Published in final edited form as: Angew Chem Int Ed Engl. 2005 Apr 22;44(17):2520–2523. doi: 10.1002/anie.200462857

A Microfluidic Approach for Screening Submicroliter Volumes against Multiple Reagents by Using Preformed Arrays of Nanoliter Plugs in a Three-Phase Liquid/Liquid/Gas Flow**

Bo Zheng 1, Rustem F Ismagilov 1,*
PMCID: PMC1766320  NIHMSID: NIHMS14606  PMID: 15786522

Abstract

Plugging a gap in screening

Arrays of nanoliter-sized plugs of different compositions can be preformed in a three-phase liquid/liquid/gas flow. The arrays can be transported into a microfluidic channel to test against a target (see schematic representation), as demonstrated in protein crystallization and an enzymatic assay.

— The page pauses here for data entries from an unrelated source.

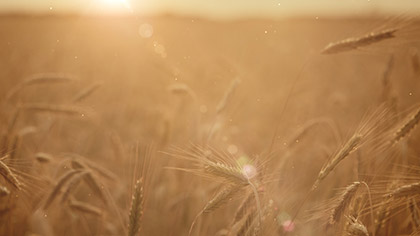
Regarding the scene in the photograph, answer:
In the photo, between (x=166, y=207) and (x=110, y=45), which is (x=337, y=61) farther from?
(x=166, y=207)

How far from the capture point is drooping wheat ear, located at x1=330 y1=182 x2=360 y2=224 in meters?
1.30

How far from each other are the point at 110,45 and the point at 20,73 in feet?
19.9

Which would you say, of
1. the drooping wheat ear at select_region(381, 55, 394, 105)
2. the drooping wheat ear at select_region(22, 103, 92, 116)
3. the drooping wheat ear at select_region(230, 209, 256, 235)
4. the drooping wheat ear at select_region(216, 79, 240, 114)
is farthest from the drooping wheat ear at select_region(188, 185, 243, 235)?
the drooping wheat ear at select_region(381, 55, 394, 105)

Keywords: crystal growth, enzymatic arrays, microreactors, screening methods, three-phase system

Herein, we describe a simple, economical microfluidic method of screening a small volume (down to submicroliter volumes) of a solution against a large number of reagents on the nanoliter scale. The use of microfluidics to miniaturize chemical and biological screening is an important and active area of research in such diverse areas as biochemical assays, protein crystallization, and combinatorial chemistry.[17] Nanoliter aqueous plugs (droplets) transported through microchannels in an immiscible liquid have been used in a liquid/liquid flow system and allow miniaturization while eliminating dispersion,[8,9] accelerating mixing,[10] and providing control over the surface chemistry.[11] Applications of such systems to protein crystallization,[3,12] kinetic measurements,[10] assays,[13,14] DNA analysis,[8] and chemical synthesis[15] have been demonstrated.

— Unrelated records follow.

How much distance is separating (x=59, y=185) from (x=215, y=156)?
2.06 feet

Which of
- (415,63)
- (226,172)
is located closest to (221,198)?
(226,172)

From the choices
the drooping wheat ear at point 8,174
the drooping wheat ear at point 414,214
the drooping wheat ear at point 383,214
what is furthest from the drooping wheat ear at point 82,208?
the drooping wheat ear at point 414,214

Such plug-based microfluidic systems have been especially attractive for applications in which the concentrations of several reagents had to be varied. The concentrations were varied by rapidly changing the flow rates of the reagent streams as the droplets were formed.[3,12] Plug-based methods of that type require equipment for varying flow rates, and even though such equipment could be as simple as a few computer-controlled syringe pumps, this requirement presents a barrier to many potential users in chemical and biochemical laboratories. In addition, to increase the number of reagents that can be screened, both the number of the microfluidic channels in the device and the number of flow control devices have to be increased proportionally. Herein, we implement a complementary approach that uses pre-formed arrays of plugs to simplify the experiment for the user, relies on a liquid/liquid/gas three-phase flow system to ensure robustness, and allows a much larger number of reagents to be tested in a scalable fashion.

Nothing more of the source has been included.